Harnessing the quantum world – can lab experiments become technologies?

 

The effort to develop practical quantum technology is ramping up worldwide, with the UK and other governments recently announcing hundreds of millions of dollars worth of investment. Some say this is premature! Are we now sure that complex quantum systems can be adequately controlled, and sufficiently scaled, that they will be useful outside the lab? I will ague that the answer is “yes”. After reviewing recent achievements in experiments, theory and applications, I will argue that we should expect to see three kinds of quantum computer emerging in the near future. I’ll describe one in detail: the Q20:20 machine, an optically-networked mesh of ion traps.

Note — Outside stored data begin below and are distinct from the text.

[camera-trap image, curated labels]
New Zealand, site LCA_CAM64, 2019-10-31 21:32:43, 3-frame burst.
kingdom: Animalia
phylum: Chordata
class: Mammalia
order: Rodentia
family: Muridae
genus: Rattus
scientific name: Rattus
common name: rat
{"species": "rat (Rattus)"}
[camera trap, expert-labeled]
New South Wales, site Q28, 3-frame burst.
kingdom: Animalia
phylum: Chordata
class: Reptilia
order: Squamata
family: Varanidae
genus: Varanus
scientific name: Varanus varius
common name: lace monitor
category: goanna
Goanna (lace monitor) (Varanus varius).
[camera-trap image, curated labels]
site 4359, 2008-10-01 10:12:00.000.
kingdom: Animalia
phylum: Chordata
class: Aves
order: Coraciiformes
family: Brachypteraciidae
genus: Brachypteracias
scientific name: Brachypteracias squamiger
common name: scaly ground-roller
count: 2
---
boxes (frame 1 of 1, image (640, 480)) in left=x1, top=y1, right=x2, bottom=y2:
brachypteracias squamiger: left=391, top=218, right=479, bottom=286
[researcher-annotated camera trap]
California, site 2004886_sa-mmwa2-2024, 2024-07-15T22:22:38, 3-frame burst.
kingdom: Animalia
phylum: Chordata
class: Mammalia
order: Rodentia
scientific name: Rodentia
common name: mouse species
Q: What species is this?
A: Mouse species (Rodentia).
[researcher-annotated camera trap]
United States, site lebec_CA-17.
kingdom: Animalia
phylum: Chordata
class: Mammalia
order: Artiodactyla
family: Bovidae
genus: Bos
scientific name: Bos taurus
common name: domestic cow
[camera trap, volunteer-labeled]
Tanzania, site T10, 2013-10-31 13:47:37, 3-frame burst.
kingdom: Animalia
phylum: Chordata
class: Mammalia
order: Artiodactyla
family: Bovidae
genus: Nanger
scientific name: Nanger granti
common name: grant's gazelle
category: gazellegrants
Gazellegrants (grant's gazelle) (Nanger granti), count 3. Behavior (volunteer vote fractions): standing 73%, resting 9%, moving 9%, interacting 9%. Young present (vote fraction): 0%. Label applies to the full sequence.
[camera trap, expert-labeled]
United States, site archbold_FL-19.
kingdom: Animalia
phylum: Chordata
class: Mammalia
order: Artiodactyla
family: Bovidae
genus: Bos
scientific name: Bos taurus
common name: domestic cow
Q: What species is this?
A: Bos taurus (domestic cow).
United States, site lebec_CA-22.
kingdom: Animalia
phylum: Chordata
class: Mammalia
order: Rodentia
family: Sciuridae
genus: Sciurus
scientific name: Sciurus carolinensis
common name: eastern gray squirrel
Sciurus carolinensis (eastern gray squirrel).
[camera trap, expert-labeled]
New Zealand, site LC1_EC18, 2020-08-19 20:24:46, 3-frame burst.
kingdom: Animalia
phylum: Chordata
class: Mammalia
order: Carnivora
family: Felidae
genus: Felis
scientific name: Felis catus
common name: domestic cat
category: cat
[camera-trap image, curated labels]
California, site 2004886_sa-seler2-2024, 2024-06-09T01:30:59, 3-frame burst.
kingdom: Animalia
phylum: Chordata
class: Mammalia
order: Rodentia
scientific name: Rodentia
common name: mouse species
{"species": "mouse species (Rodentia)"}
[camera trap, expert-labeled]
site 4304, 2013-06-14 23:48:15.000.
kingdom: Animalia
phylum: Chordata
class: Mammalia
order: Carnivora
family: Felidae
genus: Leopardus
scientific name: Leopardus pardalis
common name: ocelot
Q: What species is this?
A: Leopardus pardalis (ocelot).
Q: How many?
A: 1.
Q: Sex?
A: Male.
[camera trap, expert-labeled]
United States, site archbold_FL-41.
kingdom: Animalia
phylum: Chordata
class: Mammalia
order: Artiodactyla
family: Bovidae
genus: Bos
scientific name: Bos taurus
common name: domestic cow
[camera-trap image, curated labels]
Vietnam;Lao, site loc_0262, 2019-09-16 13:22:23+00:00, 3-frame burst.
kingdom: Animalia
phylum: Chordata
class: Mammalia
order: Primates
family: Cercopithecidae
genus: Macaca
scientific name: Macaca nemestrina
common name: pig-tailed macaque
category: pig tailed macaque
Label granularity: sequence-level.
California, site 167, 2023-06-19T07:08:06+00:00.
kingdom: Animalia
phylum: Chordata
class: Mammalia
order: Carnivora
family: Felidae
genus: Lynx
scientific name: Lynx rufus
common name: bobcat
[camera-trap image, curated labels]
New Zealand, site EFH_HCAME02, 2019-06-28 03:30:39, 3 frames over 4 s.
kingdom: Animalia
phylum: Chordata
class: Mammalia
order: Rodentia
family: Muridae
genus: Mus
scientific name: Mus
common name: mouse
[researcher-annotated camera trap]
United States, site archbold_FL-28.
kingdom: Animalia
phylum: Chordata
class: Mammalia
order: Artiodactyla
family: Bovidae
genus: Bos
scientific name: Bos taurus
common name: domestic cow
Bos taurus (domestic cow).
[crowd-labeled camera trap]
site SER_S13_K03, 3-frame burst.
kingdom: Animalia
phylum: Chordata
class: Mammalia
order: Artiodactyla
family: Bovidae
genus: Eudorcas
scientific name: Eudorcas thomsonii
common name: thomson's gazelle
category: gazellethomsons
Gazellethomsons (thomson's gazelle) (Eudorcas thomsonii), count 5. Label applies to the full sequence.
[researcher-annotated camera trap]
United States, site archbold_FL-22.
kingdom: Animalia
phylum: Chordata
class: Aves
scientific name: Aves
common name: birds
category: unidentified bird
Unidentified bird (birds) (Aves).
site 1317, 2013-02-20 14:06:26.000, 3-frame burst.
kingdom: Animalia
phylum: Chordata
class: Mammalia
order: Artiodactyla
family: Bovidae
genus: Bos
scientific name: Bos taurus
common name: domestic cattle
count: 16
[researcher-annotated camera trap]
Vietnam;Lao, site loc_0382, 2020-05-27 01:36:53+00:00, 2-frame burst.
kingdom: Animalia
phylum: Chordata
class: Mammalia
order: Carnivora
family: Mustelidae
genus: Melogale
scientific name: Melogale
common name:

Containing hundreds of qubits, its creation is the primary goal of the UK’s $60M Oxford-led Quantum Hub.

Bio: Simon Benjamin is Professor of Quantum Technologies at Materials Department in the University of Oxford, and an Associate Director of the Oxford-led UK Hub on Networked Quantum Information Technologies (NQIT). Simon leads a team of ten staff and students called the Quantum and Nanotechnology Theory group (QuNaT). They are applied theorists, who study various questions relating to how build and use a new generation of technologies based on harnessing quantum effects. The group has interests ranging from energy harvesting to sensors to secure communications, and even the question of whether quantum effects are exploited by biology; but their primary interest is in information processing systems.
Simon has been a Visiting Professor at the Centre for Quantum Technologies in Singapore, and is currently a visiting researcher at the Singapore University of Technology and Design.